**ABOUT THIS TASK**
Reproduce nothing but the closing run of lines: the line with "影印:张学友金曲100首-孟欣主编-北京:现代出版社" and each line that follows it to the end of the data.

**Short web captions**

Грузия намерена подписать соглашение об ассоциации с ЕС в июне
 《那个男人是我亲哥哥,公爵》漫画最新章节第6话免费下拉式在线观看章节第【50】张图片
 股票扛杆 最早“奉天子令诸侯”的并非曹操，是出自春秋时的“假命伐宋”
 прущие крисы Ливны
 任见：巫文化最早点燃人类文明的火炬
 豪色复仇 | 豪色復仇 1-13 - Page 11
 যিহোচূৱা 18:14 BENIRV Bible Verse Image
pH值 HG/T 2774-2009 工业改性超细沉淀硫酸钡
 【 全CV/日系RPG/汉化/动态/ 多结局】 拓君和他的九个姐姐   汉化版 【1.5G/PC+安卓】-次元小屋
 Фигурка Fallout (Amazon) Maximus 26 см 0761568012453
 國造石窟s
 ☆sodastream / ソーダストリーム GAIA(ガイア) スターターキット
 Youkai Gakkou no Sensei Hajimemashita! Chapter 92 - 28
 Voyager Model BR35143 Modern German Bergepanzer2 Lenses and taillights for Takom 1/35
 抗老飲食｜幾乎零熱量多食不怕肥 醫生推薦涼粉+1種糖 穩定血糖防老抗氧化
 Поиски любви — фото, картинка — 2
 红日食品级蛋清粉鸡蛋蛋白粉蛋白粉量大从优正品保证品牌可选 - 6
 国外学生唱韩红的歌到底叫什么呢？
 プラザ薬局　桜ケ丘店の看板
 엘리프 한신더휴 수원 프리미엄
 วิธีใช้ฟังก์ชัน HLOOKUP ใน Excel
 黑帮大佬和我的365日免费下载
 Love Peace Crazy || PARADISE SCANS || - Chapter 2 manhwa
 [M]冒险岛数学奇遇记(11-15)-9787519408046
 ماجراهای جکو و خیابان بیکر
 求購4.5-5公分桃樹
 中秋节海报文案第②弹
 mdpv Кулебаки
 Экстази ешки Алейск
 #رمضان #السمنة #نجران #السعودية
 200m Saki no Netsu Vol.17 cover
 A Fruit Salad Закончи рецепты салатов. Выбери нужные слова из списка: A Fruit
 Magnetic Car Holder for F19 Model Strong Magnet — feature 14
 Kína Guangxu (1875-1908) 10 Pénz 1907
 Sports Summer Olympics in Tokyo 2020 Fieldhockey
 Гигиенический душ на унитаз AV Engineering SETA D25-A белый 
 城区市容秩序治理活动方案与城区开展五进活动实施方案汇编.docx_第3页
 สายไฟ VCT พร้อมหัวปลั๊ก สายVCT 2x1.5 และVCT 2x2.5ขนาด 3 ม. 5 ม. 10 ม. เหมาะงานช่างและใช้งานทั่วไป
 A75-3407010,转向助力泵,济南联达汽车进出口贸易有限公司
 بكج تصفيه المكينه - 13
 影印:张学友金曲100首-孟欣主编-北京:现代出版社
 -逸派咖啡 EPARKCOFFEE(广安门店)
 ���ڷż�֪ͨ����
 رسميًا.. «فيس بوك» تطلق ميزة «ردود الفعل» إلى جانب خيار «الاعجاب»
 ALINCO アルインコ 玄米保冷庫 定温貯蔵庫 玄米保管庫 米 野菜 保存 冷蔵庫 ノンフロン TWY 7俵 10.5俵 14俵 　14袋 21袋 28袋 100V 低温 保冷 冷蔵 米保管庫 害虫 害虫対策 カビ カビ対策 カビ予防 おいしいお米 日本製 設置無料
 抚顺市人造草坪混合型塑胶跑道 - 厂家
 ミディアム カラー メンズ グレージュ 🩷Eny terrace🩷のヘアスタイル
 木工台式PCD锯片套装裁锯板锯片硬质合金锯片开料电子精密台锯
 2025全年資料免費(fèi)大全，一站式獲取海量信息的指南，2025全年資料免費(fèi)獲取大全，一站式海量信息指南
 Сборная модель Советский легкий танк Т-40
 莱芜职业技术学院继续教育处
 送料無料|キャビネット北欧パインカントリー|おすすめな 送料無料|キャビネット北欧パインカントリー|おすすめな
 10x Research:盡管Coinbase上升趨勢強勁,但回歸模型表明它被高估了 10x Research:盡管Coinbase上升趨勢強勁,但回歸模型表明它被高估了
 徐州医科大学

**RESPONSE BOX**
 影印:张学友金曲100首-孟欣主编-北京:现代出版社
 -逸派咖啡 EPARKCOFFEE(广安门店)
 ���ڷż�֪ͨ����
 رسميًا.. «فيس بوك» تطلق ميزة «ردود الفعل» إلى جانب خيار «الاعجاب»
 ALINCO アルインコ 玄米保冷庫 定温貯蔵庫 玄米保管庫 米 野菜 保存 冷蔵庫 ノンフロン TWY 7俵 10.5俵 14俵 　14袋 21袋 28袋 100V 低温 保冷 冷蔵 米保管庫 害虫 害虫対策 カビ カビ対策 カビ予防 おいしいお米 日本製 設置無料
 抚顺市人造草坪混合型塑胶跑道 - 厂家
 ミディアム カラー メンズ グレージュ 🩷Eny terrace🩷のヘアスタイル
 木工台式PCD锯片套装裁锯板锯片硬质合金锯片开料电子精密台锯
 2025全年資料免費(fèi)大全，一站式獲取海量信息的指南，2025全年資料免費(fèi)獲取大全，一站式海量信息指南
 Сборная модель Советский легкий танк Т-40
 莱芜职业技术学院继续教育处
 送料無料|キャビネット北欧パインカントリー|おすすめな 送料無料|キャビネット北欧パインカントリー|おすすめな
 10x Research:盡管Coinbase上升趨勢強勁,但回歸模型表明它被高估了 10x Research:盡管Coinbase上升趨勢強勁,但回歸模型表明它被高估了
 徐州医科大学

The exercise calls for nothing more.